If you are interested in a comparison of a few interesting build tools, please check out Neil Mitchell's "build system shootout" : https://github.com/ndmitchell/build-shootout . Neil is the author of the `Shake` build system. The shootout compares `Make`, `Ninja`, `Shake`, `tup` and `fabricate`.

Another possibly interesting build tool is `buck`, although it is primarily aimed at java / android development. See http://facebook.github.io/buck/ . There's a little discussion about `gerrit`'s move to `buck` here: http://www.infoq.com/news/2013/10/gerrit-buck .

Here's some questions I'd ask of a build system:

- is it mature?

- which platforms does it support?

- which language ecosystems does it support? (language-agnostic? C/C++? ruby? python? java?)

- does it support parallel builds?

- does it support incremental builds?

- are incremental builds accurate?

- is it primarily file-based?

- how does it decide when build targets are up-to-date, if at all? (e.g. timestamps, md5 hash of content, notification from the operating system)

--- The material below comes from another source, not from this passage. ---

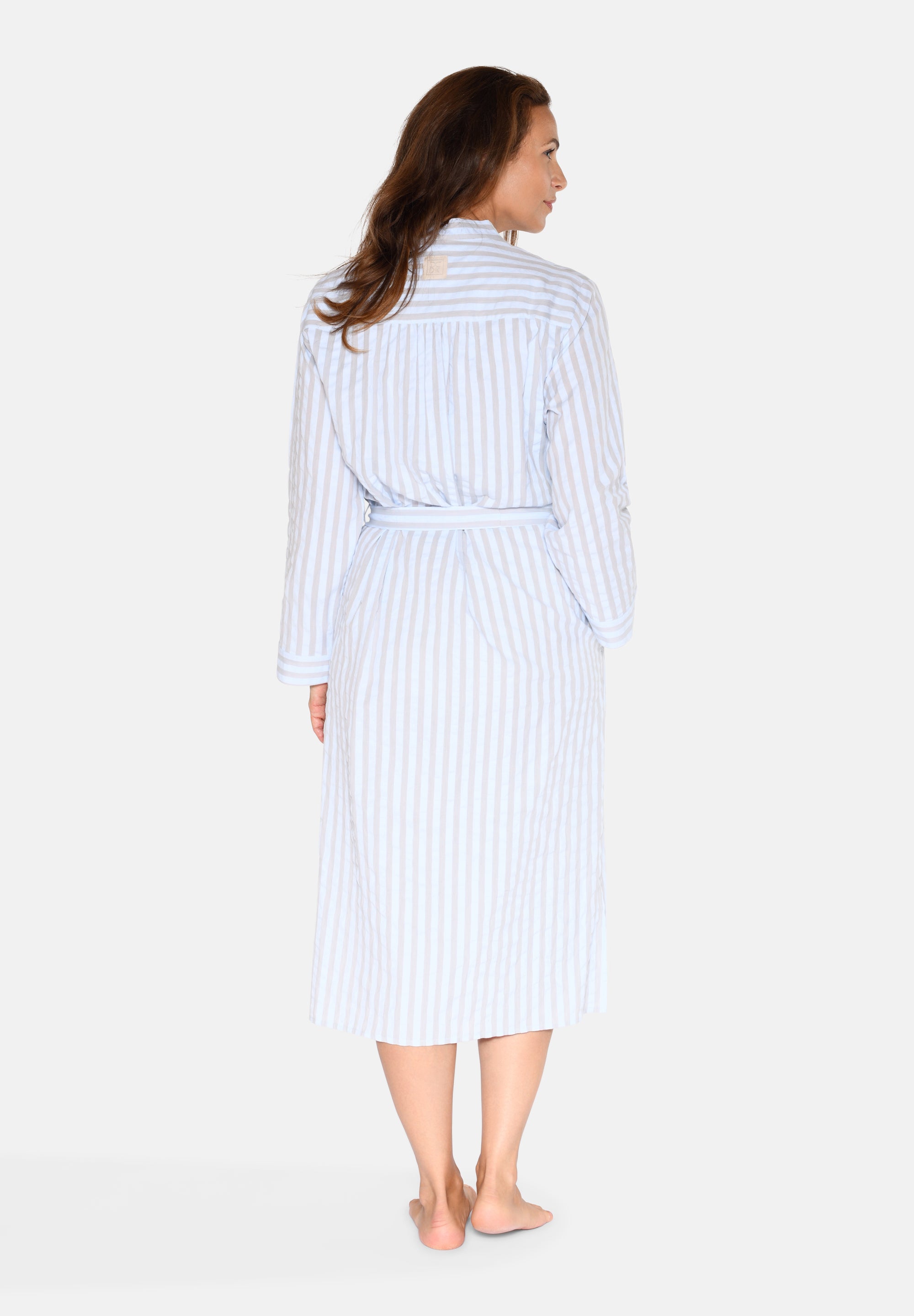 Noa Kimono, Artic Ice Stripe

- does it allow build scripts for different components to be defined across multiple files and handled during the same build?

- does it enforce a particular structure upon your build scripts that makes them more maintainable?

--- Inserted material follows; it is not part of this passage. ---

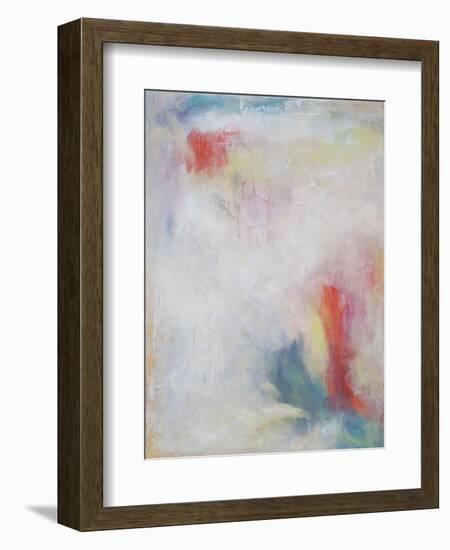 Tangled in Delight II-Julia Contacessi-Framed Art Print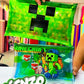LIENZO MINECRAFT TRANSPARENTE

- how does it automatically discover dependencies, if at all? (e.g. parsing source files, asking the compiler, builds instrumented via FUSE/strace)

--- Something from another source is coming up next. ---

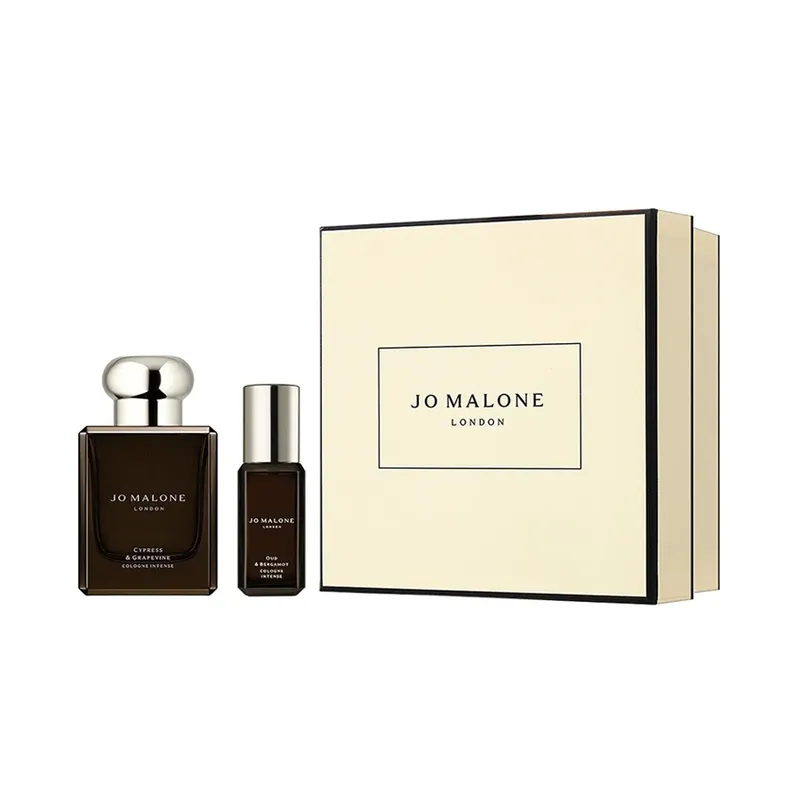 JO MALONE LONDON 祖·玛珑 Jo Malone 祖玛珑绅士香氛体验两件组 50ml+9ml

- how easy is it to debug?

- is it possible to extend in a full-featured programming language?

- does it let you augment the build dependency graph mid-way through execution of a build?

- how simply can it be used with other tools such as your chosen continuous integration server, test framework(s), build artifact caches, etc?

Many of these criteria are completely overkill for trivial build tasks, where you don't really need anything fancy.